Le rapport prévient que cette projection de base est très vulnérable à la volatilité des marchés due aux crises et aux conflits. Les tensions géopolitiques et la volatilité des marchés de l'énergie — en particulier le conflit au Moyen-Orient et les perturbations dans le détroit d'Ormuz — constituent des risques aigus .

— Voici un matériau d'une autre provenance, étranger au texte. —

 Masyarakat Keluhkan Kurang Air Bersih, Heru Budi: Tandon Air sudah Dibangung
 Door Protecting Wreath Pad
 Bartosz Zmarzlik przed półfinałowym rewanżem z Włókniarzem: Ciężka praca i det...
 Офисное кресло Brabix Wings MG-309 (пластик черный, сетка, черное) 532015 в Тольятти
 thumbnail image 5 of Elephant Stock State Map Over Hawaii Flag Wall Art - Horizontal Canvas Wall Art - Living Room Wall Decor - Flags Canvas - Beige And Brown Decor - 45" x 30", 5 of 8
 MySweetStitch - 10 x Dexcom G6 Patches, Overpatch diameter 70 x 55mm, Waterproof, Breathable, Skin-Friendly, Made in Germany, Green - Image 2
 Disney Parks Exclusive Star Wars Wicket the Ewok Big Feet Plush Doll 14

L'analyse stochastique des Perspectives — qui modélise la fréquence des chocs récents — révèle que si la fréquence des chocs observée ces dernières années se poursuit, il existe une probabilité de 25% que les revenus agricoles en 2035 soient inférieurs aux niveaux actuels . Les risques à court terme sont également significatifs : les récentes hausses des prix de l'énergie et la réduction de l'utilisation d'engrais qui en résulte devraient affecter la production agricole en 2027 .

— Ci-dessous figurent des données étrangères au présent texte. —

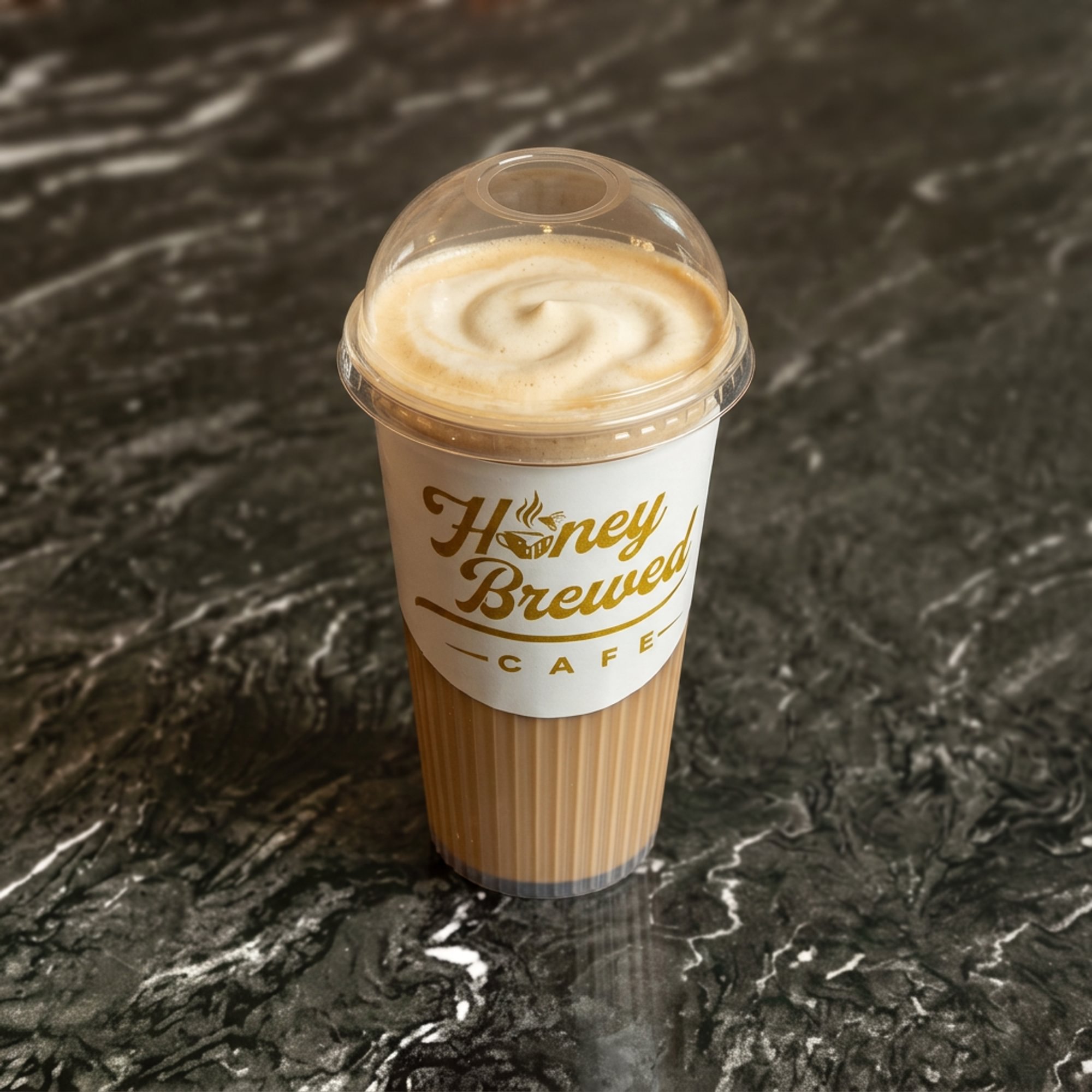 Brown Sugar Shaken Espresso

| Conclusion | Statut | Source |
|---|---|---|
| Hausse de 9% du revenu agricole mondial par travailleur d'ici 2035 | Confirmé | |
| Les tensions géopolitiques et la volatilité des marchés de l'énergie pourraient anéantir les gains pour les pays à faible revenu | Confirmé | |
| Prix des engrais en hausse d'environ 50% depuis le début du conflit ; l'urée a quasiment doublé après la fermeture d'Ormuz | Confirmé en direction et en ampleur | |
| Soufre/acide sulfurique en hausse de plus de 1 000% depuis début 2025 | Preuves insuffisantes — non trouvé dans les sources disponibles des Perspectives | — |
| Perturbation du détroit d'Ormuz comme facteur clé des coûts de l'énergie et des engrais | Confirmé | |
| Impact disproportionné sur les pays à faible revenu (baisse de 1,7% de la production céréalière) | Confirmé | |
| Modélisation stochastique : 25% de probabilité que les revenus agricoles soient inférieurs aux niveaux actuels en 2035 | Confirmé |
La tension centrale du rapport est claire : les gains de productivité soutiennent une modeste augmentation des revenus de 9%, mais le retour de chocs d'approvisionnement fréquents — déjà matérialisés par la fermeture d'Ormuz — crée une chance sur quatre que les gains de la décennie soient entièrement anéantis, les pays les plus pauvres supportant le poids du fardeau.